A tragédia das chuvas
Três coisas ficam da tragédia que se abateu sobre o Litoral Norte neste Carnaval: as lições de solidariedade, que podem ser resumidas na imagem de…
Três coisas ficam da tragédia que se abateu sobre o Litoral Norte neste Carnaval: as lições de solidariedade, que podem ser resumidas na imagem de duas crianças sendo resgatadas em meio à lama, em São Sebastião, passando de mão em mão, em uma corrente humana; a coragem e a dedicação das equipes de resgate; e a triste certeza de que flagelos como esse, infelizmente, vão se repetir.
Choveu muito acima da média, é verdade… O maior volume de chuva registrado na história do país resultou em uma tragédia gigantesca – 50 pessoas mortas, 57 desaparecidas, 1.730 desalojadas e quase 800 desabrigadas, a maior parte em São Sebastião. Os números, imagens e relatos são impressionantes. O mais impressionante é constatar que eles repetem o que já vimos em chuvas passadas, em Angra dos Reis, Minas Gerais, no Sul da Bahia, na Região Serra do Rio. Em Caraguatatuba, em 1967. Uma somatória de causas naturais (como uma chuva, igual a essa) com o descaso contínuo com que autoridades tratam, ao longo de décadas, a ocupação desenfreada de áreas de risco. Autoridades que investem pouco para evitar tragédias como essa.
A verba federal destinada à prevenção de desastres, como o de São Sebastião, é a menor em 14 anos. Para gastar dinheiro a rodo em sua tentativa de reeleição, Jair Bolsonaro cortou em 94% a fatia do Orçamento destinado à contenção de encostas. Sobraram menos de R$ 3 milhões, pouco mais do que a renda do jogo entre Corinthians e Mirassol na Arena Itaquera, no domingo de Carnaval. A PEC da Transição aumentou essa verba, mas o valor ainda é muito baixo.
Dados oficiais mostram que 10 milhões de pessoas moram em áreas sujeitas a deslizamentos e alagamentos no país. É o enredo de uma catástrofe anunciada. Aliás, tragédia escrita neste Carnaval a partir de detalhes. O Cemaden, Centro Nacional de Monitoramento e Alertas de Desastres Naturais, instalado aqui, em São José dos Campos, havia dado, já na quinta-feira, um alerta de chuvas intensas, mas o volume superou o esquema de prevenção e o aviso, sem sirenes de alerta, chegou tarde. A serra veio abaixo, estradas rodaram, a lama tomou conta de ruas, casas, atingiu praias. Em meio ao caos, voluntários relataram que as Unidades de Saúde da Costa Sul não tinham material de primeiros-socorros.
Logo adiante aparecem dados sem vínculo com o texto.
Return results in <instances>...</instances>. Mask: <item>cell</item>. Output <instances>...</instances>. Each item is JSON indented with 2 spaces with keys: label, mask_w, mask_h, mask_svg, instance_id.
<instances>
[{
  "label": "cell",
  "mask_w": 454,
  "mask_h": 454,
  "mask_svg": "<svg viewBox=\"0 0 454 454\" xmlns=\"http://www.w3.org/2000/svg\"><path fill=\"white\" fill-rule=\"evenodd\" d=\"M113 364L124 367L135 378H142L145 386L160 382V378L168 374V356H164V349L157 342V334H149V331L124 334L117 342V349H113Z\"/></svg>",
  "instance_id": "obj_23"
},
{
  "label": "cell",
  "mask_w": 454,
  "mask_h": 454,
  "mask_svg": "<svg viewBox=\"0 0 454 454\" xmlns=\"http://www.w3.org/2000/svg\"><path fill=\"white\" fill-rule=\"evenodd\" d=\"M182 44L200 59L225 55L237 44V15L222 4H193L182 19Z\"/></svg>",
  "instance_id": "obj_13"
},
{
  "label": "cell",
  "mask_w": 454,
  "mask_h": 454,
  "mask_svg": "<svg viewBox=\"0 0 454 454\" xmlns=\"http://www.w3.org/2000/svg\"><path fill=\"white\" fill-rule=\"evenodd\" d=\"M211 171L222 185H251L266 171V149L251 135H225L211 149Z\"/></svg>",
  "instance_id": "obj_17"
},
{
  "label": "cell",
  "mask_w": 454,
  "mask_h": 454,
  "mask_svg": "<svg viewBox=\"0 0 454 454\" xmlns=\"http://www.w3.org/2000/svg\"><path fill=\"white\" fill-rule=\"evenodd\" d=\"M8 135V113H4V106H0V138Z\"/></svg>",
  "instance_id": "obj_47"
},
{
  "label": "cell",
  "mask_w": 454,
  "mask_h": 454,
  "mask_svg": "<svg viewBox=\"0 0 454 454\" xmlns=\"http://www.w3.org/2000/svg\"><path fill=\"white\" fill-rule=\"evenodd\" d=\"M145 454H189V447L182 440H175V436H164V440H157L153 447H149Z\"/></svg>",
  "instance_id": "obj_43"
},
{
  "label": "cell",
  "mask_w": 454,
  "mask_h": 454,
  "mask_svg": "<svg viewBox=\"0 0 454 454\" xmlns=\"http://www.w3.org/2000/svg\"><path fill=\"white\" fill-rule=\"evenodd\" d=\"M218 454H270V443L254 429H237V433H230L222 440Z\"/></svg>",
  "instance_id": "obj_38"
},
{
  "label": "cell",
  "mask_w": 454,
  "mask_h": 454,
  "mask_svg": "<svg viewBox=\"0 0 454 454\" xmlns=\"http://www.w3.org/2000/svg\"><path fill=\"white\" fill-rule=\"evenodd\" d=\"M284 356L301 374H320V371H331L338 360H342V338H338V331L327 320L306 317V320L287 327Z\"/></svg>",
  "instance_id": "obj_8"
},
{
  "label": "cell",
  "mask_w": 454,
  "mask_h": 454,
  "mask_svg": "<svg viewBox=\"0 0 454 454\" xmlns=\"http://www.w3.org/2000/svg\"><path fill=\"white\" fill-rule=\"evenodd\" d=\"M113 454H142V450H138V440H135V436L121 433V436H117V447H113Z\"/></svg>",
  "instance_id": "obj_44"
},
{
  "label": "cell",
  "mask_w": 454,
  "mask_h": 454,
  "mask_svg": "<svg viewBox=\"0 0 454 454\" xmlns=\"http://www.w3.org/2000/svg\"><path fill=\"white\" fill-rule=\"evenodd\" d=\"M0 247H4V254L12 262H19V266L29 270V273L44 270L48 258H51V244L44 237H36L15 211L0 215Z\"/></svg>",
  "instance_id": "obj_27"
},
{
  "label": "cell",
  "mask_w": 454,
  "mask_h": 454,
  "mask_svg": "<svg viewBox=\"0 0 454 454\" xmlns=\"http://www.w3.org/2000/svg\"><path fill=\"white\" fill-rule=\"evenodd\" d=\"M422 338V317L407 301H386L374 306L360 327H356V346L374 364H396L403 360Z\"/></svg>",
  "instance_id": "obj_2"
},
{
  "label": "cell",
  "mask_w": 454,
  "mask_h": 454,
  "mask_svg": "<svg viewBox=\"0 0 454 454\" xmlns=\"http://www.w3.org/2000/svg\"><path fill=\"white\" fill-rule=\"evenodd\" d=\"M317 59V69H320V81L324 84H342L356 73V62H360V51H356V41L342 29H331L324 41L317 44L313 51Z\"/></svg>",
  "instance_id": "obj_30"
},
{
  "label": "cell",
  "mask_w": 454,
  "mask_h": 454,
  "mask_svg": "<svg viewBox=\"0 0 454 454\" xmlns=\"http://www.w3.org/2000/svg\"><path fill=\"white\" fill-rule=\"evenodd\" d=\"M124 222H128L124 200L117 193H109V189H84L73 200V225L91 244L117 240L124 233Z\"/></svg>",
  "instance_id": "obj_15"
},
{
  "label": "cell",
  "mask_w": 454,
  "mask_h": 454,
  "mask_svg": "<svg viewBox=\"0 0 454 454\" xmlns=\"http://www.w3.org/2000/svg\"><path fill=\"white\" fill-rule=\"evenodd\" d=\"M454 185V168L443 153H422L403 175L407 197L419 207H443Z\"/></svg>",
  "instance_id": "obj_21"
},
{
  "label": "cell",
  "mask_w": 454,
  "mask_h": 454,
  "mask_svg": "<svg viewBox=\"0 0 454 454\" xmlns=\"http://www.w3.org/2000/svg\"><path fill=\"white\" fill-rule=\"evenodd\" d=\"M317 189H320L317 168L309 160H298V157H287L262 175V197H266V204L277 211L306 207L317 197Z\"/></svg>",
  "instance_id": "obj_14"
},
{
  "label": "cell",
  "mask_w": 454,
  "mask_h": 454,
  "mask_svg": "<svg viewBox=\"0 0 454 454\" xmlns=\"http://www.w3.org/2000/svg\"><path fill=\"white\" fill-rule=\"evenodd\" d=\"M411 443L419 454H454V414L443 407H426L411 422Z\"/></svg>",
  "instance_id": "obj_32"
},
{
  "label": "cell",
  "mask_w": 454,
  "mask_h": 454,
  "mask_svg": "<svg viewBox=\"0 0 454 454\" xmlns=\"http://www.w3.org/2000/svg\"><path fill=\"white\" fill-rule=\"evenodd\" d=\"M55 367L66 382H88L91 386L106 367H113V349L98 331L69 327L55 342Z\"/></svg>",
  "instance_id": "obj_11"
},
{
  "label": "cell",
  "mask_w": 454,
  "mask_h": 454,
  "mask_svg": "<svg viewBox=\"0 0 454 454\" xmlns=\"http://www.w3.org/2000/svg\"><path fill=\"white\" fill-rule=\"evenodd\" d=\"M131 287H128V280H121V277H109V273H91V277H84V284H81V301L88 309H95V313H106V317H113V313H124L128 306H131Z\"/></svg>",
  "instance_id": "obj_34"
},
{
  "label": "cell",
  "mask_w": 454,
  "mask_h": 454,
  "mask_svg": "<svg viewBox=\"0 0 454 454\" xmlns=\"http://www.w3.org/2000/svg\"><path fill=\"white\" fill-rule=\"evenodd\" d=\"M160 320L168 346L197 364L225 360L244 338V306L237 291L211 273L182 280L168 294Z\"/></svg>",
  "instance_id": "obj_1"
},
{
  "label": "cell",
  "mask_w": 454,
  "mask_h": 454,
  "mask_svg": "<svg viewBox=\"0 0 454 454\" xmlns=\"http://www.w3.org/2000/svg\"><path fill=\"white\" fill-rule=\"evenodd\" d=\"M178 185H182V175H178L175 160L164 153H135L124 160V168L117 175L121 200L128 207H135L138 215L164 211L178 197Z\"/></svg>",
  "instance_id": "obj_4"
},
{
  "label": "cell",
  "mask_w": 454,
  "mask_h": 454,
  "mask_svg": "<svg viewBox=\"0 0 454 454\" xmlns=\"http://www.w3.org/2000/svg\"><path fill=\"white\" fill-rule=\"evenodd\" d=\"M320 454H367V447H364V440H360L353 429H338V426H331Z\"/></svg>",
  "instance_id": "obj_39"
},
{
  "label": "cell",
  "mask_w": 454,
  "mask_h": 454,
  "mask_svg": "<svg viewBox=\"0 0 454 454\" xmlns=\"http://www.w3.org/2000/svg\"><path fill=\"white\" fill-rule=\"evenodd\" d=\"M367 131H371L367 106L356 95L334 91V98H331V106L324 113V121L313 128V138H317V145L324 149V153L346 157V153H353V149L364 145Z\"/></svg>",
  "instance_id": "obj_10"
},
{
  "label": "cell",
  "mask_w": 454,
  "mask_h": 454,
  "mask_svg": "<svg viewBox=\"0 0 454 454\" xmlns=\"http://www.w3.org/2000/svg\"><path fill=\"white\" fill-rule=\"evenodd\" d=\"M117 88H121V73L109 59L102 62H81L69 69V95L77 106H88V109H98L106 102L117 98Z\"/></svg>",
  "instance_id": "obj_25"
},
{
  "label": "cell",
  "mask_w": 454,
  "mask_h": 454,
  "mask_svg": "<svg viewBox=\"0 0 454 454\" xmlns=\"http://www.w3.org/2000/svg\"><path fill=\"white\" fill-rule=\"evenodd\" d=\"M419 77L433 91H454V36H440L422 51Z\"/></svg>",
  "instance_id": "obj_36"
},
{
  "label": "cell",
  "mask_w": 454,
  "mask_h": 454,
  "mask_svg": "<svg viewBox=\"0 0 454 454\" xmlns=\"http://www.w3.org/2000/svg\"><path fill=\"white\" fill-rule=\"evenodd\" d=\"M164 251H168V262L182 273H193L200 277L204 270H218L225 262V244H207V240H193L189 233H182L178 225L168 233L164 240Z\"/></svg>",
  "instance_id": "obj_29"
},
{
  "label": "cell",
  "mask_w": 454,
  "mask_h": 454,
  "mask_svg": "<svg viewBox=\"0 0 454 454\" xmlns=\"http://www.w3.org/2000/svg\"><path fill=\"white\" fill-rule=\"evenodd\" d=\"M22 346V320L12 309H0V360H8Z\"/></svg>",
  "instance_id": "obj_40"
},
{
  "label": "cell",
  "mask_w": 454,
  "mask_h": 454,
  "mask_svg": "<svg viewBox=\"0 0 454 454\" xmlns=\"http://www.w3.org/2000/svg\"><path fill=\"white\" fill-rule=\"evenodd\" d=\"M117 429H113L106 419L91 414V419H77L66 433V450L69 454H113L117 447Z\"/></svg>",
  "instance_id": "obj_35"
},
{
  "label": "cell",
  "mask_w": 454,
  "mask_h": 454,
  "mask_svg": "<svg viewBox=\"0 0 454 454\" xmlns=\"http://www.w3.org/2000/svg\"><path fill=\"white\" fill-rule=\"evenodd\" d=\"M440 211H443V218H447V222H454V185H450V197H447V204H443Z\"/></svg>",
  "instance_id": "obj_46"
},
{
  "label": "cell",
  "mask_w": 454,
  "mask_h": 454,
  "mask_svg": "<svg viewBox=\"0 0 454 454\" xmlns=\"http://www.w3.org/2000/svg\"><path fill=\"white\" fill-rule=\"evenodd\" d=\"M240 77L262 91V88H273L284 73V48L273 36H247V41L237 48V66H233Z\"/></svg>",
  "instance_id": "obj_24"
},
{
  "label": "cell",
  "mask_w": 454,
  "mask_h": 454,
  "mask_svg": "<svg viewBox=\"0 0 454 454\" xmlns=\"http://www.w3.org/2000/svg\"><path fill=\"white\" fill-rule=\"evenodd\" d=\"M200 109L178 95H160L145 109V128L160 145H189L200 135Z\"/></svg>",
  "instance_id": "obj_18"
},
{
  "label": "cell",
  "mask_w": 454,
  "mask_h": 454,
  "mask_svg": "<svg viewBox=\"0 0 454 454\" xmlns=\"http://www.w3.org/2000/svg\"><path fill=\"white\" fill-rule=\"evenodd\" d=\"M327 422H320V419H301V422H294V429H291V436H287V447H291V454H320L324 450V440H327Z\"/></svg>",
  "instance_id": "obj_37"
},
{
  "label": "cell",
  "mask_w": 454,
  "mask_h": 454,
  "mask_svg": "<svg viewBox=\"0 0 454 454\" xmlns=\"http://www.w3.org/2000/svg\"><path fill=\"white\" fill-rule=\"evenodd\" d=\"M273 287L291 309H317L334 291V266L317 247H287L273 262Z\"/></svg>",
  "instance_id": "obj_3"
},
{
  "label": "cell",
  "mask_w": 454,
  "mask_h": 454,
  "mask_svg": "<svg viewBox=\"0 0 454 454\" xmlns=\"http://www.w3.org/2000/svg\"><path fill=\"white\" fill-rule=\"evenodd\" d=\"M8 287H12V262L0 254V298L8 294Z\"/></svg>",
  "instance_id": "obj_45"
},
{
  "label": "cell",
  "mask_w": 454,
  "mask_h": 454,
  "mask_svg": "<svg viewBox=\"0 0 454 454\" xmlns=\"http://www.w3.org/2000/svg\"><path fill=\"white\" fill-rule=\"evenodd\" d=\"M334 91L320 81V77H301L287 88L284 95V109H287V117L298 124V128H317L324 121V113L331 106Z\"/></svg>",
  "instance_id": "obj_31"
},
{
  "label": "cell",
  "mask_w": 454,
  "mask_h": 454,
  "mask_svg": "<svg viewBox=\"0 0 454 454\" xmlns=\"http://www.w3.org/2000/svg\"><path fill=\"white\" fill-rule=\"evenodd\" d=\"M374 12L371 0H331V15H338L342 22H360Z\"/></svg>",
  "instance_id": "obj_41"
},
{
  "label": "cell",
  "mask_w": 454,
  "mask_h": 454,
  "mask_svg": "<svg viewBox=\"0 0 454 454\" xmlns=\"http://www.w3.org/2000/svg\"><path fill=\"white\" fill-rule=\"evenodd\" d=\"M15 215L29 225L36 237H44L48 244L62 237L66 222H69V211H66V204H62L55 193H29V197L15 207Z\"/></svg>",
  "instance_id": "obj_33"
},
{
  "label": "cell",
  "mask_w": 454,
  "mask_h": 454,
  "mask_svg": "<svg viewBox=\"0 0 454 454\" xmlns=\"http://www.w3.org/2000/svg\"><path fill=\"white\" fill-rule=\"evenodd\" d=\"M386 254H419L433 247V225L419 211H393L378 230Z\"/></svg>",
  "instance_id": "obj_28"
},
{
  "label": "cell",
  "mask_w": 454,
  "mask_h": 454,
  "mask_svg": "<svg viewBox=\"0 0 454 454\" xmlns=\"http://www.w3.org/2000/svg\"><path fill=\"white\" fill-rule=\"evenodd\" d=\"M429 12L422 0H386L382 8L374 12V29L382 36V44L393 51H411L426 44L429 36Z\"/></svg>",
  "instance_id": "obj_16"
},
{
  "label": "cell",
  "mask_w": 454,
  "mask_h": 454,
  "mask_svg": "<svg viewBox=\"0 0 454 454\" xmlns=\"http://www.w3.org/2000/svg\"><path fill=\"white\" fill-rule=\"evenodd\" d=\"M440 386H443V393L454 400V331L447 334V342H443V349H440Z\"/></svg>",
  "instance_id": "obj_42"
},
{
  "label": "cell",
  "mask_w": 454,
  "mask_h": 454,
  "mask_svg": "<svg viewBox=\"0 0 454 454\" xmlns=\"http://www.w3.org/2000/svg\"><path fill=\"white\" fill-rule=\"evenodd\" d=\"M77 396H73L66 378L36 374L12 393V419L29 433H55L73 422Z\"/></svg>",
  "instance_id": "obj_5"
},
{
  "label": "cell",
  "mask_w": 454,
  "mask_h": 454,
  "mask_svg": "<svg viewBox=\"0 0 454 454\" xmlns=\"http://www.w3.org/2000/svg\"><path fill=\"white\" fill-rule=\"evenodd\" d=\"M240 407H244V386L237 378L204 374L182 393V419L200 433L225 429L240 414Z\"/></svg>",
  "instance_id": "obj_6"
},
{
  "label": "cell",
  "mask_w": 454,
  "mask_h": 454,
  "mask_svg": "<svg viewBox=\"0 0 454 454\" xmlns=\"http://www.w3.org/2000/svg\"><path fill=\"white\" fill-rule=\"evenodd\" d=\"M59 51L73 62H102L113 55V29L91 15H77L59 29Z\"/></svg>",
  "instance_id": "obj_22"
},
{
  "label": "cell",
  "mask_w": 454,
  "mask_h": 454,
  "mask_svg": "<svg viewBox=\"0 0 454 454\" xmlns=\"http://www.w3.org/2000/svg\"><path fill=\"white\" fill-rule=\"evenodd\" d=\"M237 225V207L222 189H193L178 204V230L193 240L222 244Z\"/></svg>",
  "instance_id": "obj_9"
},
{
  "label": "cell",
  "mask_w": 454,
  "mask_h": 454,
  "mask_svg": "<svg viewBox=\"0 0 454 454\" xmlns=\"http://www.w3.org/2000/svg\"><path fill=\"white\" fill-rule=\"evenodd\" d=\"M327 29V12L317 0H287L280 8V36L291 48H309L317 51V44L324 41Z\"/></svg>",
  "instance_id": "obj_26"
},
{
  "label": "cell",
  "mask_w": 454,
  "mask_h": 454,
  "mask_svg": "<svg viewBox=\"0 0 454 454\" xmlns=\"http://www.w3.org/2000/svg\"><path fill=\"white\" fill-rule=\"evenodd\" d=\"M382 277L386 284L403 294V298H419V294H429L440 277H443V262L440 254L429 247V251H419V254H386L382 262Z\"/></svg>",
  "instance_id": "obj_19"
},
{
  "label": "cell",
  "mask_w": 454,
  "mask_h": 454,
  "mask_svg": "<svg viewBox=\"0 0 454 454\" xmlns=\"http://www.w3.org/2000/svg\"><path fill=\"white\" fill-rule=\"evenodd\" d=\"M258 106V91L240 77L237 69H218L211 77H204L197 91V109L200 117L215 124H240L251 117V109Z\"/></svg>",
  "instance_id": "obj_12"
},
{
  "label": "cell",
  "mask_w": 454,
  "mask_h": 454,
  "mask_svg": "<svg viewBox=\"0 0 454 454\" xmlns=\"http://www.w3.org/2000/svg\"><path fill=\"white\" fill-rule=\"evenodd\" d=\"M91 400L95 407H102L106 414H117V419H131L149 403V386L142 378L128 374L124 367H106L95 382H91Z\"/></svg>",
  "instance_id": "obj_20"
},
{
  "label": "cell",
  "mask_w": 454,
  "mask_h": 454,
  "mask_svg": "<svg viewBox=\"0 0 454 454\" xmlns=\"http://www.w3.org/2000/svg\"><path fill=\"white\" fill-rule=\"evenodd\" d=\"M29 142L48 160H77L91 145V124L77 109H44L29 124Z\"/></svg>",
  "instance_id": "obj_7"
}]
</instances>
Essa soma de problemas, pequenos e grandes, gerou uma calamidade. Agora, o Ministério Público informou que vai apurar eventual responsabilidade dos gestores locais na “potencialização dos efeitos das chuvas” e na falta de iniciativas para remoção de moradores de áreas de risco. É um passo. Outros precisam ser dados. Muitos outros…Minha solidariedade às vítimas dessa tragédia. A nós cabe refletir sobre o que ocorreu, debater causas e efeitos, identificar erros, para tentar evitar novas catástrofes. Evitar que outras pessoas, outras famílias venham sofrer, no futuro, com o descaso crônico do poder público e a especulação desenfreada.